- Catcher
- Born: c. 1850 Philadelphia, Pennsylvania
- Died: May 29, 1876 (aged 25–26) Philadelphia, Pennsylvania
- Batted: UnknownThrew: Unknown

MLB debut
- October 24, 1874, for the Philadelphia Athletics

Last MLB appearance
- October 29, 1875, for the St. Louis Brown Stockings

MLB statistics
- Games played: 60
- At bats: 230
- Batting average: .187
- Stats at Baseball Reference

Teams
- Philadelphia Athletics (1874); St. Louis Brown Stockings (1875);

= Tom Miller (catcher) =

American baseball player (1850–1876)

Thomas P. Miller (c. 1850 - May 29, 1876), nicknamed "Reddy", was an American Major League Baseball catcher who played a total of 59 games during his two-season career.
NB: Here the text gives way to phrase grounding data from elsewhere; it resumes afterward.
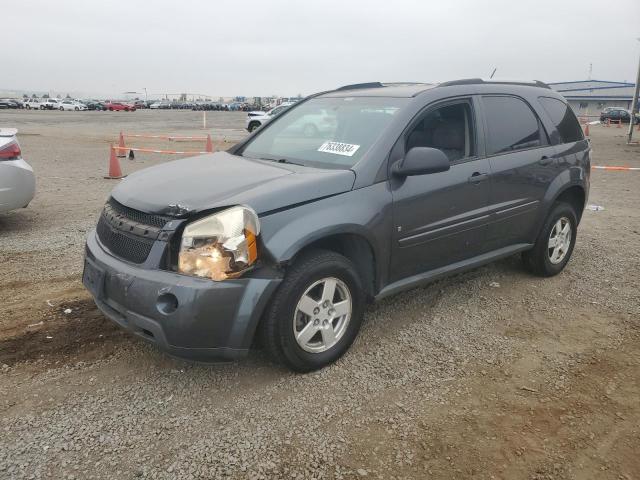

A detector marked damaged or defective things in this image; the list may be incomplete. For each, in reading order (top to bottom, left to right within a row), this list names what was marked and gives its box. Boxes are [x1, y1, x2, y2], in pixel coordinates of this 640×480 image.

cracked headlight [179, 206, 258, 282]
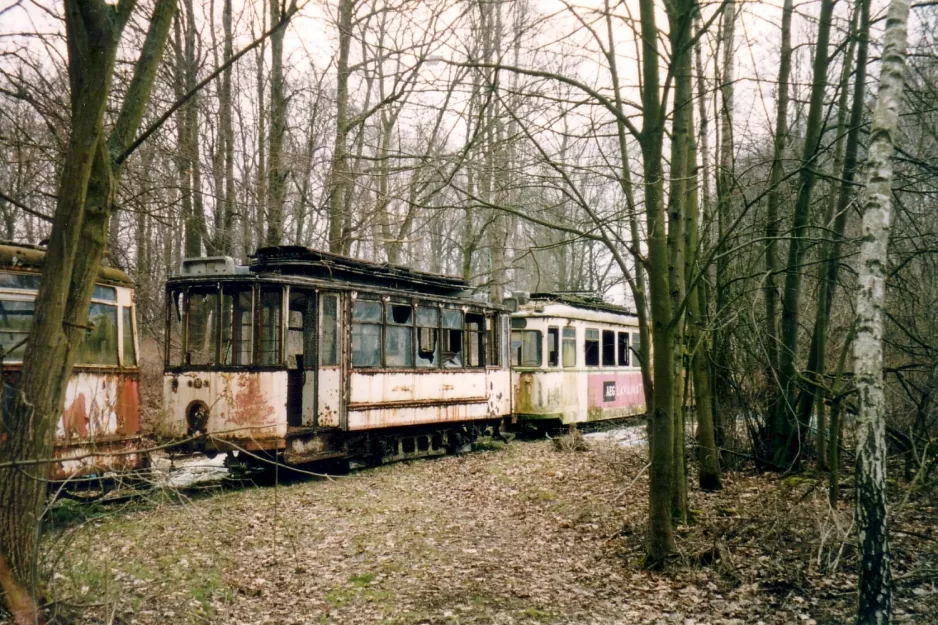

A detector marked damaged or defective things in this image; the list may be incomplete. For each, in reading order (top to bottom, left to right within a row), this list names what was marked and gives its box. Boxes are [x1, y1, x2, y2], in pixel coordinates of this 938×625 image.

rusty tram car [0, 241, 144, 480]
rusted metal panel [159, 370, 288, 444]
rusty tram car [158, 246, 516, 466]
rusty tram car [504, 292, 644, 424]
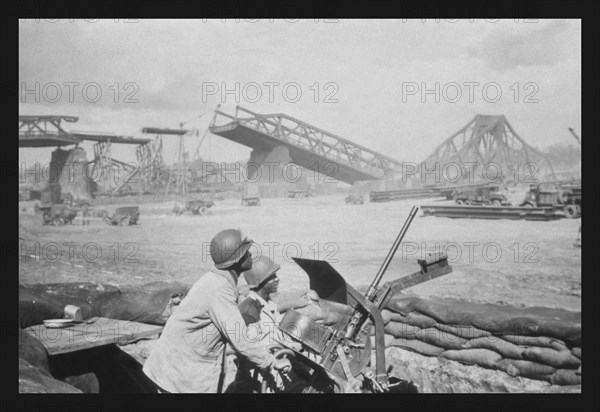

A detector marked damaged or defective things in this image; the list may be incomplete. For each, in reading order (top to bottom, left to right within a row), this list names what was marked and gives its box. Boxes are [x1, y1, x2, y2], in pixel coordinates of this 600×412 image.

damaged bridge [210, 106, 404, 183]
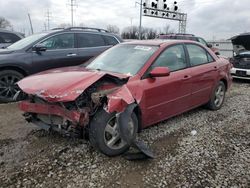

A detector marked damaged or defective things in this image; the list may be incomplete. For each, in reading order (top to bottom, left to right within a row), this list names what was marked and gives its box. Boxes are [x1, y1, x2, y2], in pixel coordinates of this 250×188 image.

detached bumper [18, 100, 83, 125]
crumpled hood [17, 67, 128, 103]
damaged red car [17, 40, 232, 156]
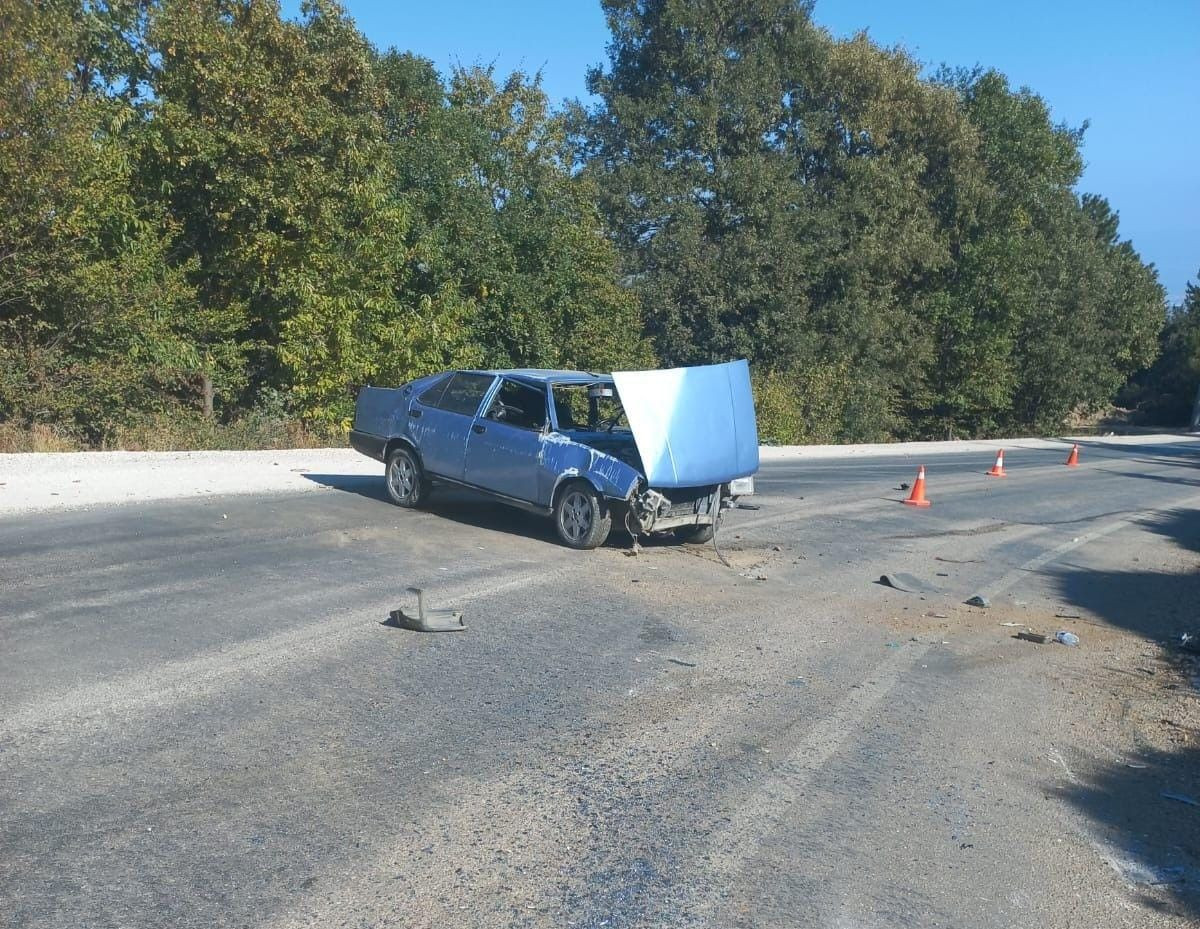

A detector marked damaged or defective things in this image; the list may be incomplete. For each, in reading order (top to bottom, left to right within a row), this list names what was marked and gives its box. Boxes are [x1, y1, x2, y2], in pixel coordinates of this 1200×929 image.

He played four games for the Philadelphia Athletics, and 56 games for the St. Louis Brown Stockings, both of the NAPBBP. His career statistical totals include: 230 at bats, 19 runs scored, two doubles, and a .187 batting average.

==Biography==
Miller was born in Philadelphia, Pennsylvania.

He died in Philadelphia on May 29, 1876, a week after he played in an exhibition game and appeared to be in good health. His death was attributed to various illnesses by various sources, including kidney disease, bowel inflammation, and malaria. He is interred at Evergreen Memorial Park in Bensalem Township, Pennsylvania, after having been moved from Lafayette Cemetery in Philadelphia.